» STATED GOAL
Rewrite the records from the line that contains "Out of the hairy" through the line that contains "38.6 inches", inclusive, swapping "hairy forearm" for "tattooed forearm" and leaving everything else unchanged.

» DATA PROVIDED
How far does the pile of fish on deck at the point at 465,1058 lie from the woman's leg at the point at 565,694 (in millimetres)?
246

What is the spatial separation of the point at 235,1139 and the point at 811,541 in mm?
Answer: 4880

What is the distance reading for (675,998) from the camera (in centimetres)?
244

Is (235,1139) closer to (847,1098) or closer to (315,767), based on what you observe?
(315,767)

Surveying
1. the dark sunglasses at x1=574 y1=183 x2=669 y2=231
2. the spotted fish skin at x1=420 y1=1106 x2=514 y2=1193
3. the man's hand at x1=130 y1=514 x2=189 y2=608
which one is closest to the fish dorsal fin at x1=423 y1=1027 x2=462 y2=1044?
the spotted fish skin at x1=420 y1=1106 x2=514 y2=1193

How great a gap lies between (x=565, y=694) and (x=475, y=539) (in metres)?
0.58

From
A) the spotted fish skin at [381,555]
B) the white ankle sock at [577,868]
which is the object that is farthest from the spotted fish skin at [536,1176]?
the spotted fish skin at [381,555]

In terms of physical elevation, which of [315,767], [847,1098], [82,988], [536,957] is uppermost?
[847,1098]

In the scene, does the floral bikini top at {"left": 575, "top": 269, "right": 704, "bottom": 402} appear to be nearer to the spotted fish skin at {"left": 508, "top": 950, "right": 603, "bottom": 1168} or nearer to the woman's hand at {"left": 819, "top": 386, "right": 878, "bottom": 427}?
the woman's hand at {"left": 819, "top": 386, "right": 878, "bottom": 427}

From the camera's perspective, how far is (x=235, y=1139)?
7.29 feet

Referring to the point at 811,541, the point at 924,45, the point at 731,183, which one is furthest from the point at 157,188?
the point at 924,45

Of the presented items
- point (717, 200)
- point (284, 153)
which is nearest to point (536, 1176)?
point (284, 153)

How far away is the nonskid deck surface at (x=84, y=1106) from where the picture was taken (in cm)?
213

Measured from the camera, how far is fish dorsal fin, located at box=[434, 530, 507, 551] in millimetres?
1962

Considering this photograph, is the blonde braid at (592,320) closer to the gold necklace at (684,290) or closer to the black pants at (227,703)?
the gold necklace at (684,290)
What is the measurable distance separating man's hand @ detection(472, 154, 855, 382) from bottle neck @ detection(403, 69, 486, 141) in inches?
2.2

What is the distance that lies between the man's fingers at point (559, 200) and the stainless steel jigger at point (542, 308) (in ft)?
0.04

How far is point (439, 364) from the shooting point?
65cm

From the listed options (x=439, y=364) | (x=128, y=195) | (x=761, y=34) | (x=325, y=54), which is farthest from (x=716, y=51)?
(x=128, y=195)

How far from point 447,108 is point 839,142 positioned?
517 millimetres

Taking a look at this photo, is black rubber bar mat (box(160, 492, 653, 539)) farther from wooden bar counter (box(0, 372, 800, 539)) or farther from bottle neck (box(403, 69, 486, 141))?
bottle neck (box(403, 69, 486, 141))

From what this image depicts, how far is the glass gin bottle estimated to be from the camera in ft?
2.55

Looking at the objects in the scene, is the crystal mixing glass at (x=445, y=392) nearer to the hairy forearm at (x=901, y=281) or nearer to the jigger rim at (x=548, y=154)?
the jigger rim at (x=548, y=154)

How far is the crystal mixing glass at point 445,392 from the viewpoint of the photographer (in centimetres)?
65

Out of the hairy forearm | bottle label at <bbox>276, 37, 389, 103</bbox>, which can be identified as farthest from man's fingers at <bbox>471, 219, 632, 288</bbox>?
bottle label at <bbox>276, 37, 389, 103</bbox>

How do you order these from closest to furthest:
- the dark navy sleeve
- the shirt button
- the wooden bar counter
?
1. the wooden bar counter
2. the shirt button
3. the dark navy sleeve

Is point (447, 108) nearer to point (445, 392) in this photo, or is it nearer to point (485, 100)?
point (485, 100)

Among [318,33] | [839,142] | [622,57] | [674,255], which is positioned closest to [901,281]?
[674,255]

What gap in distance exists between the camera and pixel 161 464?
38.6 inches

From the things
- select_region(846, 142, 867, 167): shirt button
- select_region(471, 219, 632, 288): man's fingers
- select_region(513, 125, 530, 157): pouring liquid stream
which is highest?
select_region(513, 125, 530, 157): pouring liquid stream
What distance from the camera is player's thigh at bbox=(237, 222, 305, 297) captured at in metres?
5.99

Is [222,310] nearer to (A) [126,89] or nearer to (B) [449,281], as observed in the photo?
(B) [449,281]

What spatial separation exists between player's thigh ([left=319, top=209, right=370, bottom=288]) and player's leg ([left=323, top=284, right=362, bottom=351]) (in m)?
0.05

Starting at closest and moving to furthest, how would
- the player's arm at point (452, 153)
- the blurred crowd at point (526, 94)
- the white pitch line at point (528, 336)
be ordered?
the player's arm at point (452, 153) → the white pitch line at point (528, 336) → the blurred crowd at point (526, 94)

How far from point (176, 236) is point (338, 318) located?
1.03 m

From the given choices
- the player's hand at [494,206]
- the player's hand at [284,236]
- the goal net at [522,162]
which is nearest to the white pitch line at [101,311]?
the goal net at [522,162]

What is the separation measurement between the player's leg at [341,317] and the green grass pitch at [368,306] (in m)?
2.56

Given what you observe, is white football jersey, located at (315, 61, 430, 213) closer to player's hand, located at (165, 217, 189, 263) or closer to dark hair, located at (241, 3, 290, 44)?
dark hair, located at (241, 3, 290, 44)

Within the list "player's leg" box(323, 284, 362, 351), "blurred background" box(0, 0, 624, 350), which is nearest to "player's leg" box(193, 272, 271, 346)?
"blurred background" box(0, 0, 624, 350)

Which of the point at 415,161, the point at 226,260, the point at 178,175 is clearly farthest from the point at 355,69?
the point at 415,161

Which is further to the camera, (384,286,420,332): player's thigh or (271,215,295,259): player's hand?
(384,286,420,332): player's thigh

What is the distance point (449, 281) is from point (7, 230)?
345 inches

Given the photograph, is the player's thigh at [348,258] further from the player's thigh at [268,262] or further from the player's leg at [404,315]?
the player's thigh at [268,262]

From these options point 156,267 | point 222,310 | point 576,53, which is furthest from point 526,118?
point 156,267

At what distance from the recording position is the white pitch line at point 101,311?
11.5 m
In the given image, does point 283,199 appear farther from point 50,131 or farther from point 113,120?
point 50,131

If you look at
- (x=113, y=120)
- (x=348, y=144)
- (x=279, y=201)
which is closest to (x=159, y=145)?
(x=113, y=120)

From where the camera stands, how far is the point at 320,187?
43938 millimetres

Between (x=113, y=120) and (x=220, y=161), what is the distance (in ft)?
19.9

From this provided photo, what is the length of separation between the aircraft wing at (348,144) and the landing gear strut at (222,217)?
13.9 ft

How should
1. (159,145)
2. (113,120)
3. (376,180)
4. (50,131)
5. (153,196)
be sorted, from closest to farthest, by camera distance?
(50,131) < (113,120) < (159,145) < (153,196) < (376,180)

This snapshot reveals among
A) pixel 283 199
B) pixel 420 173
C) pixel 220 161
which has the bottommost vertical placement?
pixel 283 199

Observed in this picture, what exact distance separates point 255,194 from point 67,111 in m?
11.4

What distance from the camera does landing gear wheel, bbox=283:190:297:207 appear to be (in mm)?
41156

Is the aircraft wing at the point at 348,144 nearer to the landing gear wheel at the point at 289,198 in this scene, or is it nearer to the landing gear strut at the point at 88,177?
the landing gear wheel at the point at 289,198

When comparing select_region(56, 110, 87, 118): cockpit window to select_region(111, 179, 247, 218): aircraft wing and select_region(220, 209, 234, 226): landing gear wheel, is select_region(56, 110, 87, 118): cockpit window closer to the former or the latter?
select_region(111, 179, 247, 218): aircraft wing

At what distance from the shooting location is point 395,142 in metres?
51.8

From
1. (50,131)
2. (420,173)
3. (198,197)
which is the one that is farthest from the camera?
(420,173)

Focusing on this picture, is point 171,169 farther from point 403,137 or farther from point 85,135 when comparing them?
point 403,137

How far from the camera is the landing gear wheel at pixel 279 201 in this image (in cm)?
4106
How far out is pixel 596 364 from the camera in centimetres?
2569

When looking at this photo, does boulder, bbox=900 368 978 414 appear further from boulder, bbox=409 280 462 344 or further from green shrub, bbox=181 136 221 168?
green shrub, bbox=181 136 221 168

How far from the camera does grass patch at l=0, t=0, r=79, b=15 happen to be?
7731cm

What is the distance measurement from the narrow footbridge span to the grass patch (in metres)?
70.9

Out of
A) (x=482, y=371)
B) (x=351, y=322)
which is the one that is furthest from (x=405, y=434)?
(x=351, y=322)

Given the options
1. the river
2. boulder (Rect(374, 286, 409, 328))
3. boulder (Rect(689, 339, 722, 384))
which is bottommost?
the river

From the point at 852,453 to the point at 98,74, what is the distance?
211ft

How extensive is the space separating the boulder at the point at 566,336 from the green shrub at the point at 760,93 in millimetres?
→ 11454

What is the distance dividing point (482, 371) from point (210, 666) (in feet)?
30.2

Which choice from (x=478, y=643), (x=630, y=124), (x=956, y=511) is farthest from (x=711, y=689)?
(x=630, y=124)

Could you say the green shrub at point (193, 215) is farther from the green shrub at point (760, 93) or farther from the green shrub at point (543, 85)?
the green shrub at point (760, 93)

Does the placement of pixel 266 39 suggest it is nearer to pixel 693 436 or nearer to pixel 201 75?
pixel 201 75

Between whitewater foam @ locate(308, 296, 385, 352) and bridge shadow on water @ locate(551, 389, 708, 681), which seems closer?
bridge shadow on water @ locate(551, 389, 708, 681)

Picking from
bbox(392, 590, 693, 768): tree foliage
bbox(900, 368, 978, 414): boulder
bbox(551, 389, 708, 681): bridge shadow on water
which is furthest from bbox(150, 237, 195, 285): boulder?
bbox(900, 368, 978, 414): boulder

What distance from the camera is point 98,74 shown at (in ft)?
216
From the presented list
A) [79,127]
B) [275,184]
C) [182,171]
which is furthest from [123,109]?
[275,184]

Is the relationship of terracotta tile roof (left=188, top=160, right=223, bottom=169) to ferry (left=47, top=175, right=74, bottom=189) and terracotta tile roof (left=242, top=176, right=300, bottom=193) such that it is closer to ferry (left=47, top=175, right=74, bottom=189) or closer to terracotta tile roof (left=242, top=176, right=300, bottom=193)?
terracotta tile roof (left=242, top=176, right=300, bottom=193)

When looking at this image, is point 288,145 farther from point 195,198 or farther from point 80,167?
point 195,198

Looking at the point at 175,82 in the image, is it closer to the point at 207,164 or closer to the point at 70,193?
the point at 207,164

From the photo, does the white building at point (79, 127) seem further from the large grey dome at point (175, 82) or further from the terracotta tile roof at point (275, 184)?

» IN RESPONSE
Out of the tattooed forearm | bottle label at <bbox>276, 37, 389, 103</bbox>, which can be identified as farthest from man's fingers at <bbox>471, 219, 632, 288</bbox>?
bottle label at <bbox>276, 37, 389, 103</bbox>

How do you order these from closest to furthest:
- the dark navy sleeve
- the shirt button
- the wooden bar counter
?
1. the wooden bar counter
2. the shirt button
3. the dark navy sleeve

Is point (447, 108) nearer to point (445, 392) in this photo, or is it nearer to point (485, 100)?
point (485, 100)

Among [318,33] | [839,142] | [622,57] | [674,255], which is positioned closest to [901,281]?
[674,255]

What gap in distance exists between the camera and pixel 161 464?
38.6 inches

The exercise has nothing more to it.